→ **PROBLEM 1**: Using the forum thread about the Leica Disto D8 and AutoCAD, say whether each statement agrees with it, answering yes or no and quoting the words that decide it: (a) Kent Whitten suggests trying Rhino3d as another option; (b) bconley says the bluetooth is ready for the iPad; (c) mewoods has the units set to architectural units.

---+---

# Leica Disto D8 Laser and Autocad



## mewoods (Feb 27, 2012)

I have purchased a Leica Disto D8 and I am amazed at how well it works. Incredible! I have been able to link to autocad and Excel but have not been able to get the line direction to work in autocad using the arrows keys on the Disto. Anyone have any success configuring the D8 with autocad?


----------



## Gary H (Dec 10, 2008)

Thats a good question. And I don't have answer either for that one. I tried it too and could not get it to work.


----------



## mewoods (Feb 27, 2012)

What did you set your units too on the disto and autocad? I have them at decimal inches but would prefer to use archt units. autocad didn't translate the distos foot inches format well.


----------



## Kent Whitten (Mar 24, 2006)

There are a few ways to use Autocad and files generated by other programs/equipment. 

I am going on the assumption that you have a dxf file and double click the file generated by the distro. 

Try making a new file, selecting the arch unit template in Autocad, and then importing your file instead. 

Another option if this doesn't work (though it's not going to permanently fix your issue) is to try Rhino3d instead. Autocad can be very buggy with non autodesk files. There's alot of junk associated with Autocad files, like proxy objects, that serves no use for what you are doing.


----------



## mewoods (Feb 27, 2012)

I am able to get the disto to import data when autocad is open (click measure on disto, send via bluetooth to laptop and the value comes up in the command in autocad) but I am unable to specify the direction of the command (line) with the cursor arrows on the disto.


----------



## Kent Whitten (Mar 24, 2006)

Sorry, didn't realize it was integrated with instant feedback. 

I've used equipment similar to what you have, but I'm not sure if the setup would be the same. Direction was manually adjusted after the file was created. One simply takes the measurements needed, then when the file was done, one could manually rotate all lines at once.

I don't suppose you have any type of user help from the company where you call them and ask them? Their online manual seems pretty lax on "how to"


----------



## mewoods (Feb 27, 2012)

I am going to try Leica support but I am guessing there is not a whole lot of support for the autocad plugin. Yeah the manual is a bit "thin" but it's an awesome tool!


----------



## bconley (Mar 8, 2009)

I have Redstick icad on my ipad.
You can bluetooth the measurements to the ipad and then export a DXF or ICS file to to the CAD program of you choice.
This works really well for doing as builts.
http://youtu.be/-2wBNWfmhec
http://youtu.be/uUbcYI48sco


----------



## mewoods (Feb 27, 2012)

bconley said:


> I have Redstick icad on my ipad.
> You can bluetooth the measurements to the ipad and then export a DXF or ICS file to to the CAD program of you choice.
> This works really well for doing as builts.
> http://youtu.be/-2wBNWfmhec
> http://youtu.be/uUbcYI48sco


Thanks for the suggestion and videos. Definitely interested in a Leica Disto to iPad to Autocad. I thought Leica doesn't support iPad bluetooth. It is mentioned in the first video but the second shows him transferring via bluetooth. Are you able to select drawing direction with the curser control on the Leica? Ideally I would like to set the device down and walk a room with one device. Can you enter dimensions in sequence after rough drawing the room? Definitely worth a try for $60.00.


----------



## bconley (Mar 8, 2009)

mewoods said:


> Thanks for the suggestion and videos. Definitely interested in a Leica Disto to iPad to Autocad. I thought Leica doesn't support iPad bluetooth. It is mentioned in the first video but the second shows him transferring via bluetooth. Are you able to select drawing direction with the curser control on the Leica? Ideally I would like to set the device down and walk a room with one device. Can you enter dimensions in sequence after rough drawing the room? Definitely worth a try for $60.00.


I don't think the bluetooth is ready for ipad yet but is for android?
I enter the measurements manually.
I export to Chief Architect, Sketchup and Revit with no problems.


----------

---+---

→ **PROBLEM 2**: In the records, change "yellow flower motif" to "yellow floral motif" in the lines from the one containing "Is pixel 310" through the one containing "which is furthest", inclusive, and give back only those lines with everything else left as it is.

→ **Records held in a dataset**:
---+---

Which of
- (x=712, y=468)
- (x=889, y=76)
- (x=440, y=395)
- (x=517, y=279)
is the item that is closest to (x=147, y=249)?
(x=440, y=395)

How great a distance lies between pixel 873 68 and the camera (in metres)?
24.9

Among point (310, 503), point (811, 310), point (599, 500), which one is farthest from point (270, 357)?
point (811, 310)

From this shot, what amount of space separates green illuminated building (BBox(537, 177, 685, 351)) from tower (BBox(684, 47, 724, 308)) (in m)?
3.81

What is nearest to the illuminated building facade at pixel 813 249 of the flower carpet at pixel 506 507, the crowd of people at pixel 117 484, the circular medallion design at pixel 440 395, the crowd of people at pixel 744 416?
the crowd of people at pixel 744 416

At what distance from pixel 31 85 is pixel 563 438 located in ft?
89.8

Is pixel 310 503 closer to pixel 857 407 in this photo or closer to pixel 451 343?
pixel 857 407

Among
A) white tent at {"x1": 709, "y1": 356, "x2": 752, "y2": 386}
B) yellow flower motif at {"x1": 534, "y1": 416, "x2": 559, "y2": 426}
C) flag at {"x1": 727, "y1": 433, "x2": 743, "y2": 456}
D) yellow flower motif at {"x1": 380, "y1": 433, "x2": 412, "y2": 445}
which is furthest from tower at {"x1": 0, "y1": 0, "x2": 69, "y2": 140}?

---+---

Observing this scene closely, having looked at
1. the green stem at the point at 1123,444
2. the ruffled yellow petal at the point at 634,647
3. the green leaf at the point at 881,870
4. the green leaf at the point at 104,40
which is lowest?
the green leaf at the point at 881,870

---+---

→ **EXERCISE SOLUTION 1**:
(a) Yes: "Another option if this doesn't work (though it's not going to permanently fix your issue) is to try Rhino3d instead."
(b) No: "I don't think the bluetooth is ready for ipad yet but is for android?"
(c) No: "I have them at decimal inches but would prefer to use archt units."

→ **EXERCISE SOLUTION 2**:
Is pixel 310 503 closer to pixel 857 407 in this photo or closer to pixel 451 343?
pixel 857 407

Among
A) white tent at {"x1": 709, "y1": 356, "x2": 752, "y2": 386}
B) yellow floral motif at {"x1": 534, "y1": 416, "x2": 559, "y2": 426}
C) flag at {"x1": 727, "y1": 433, "x2": 743, "y2": 456}
D) yellow floral motif at {"x1": 380, "y1": 433, "x2": 412, "y2": 445}
which is furthest from tower at {"x1": 0, "y1": 0, "x2": 69, "y2": 140}?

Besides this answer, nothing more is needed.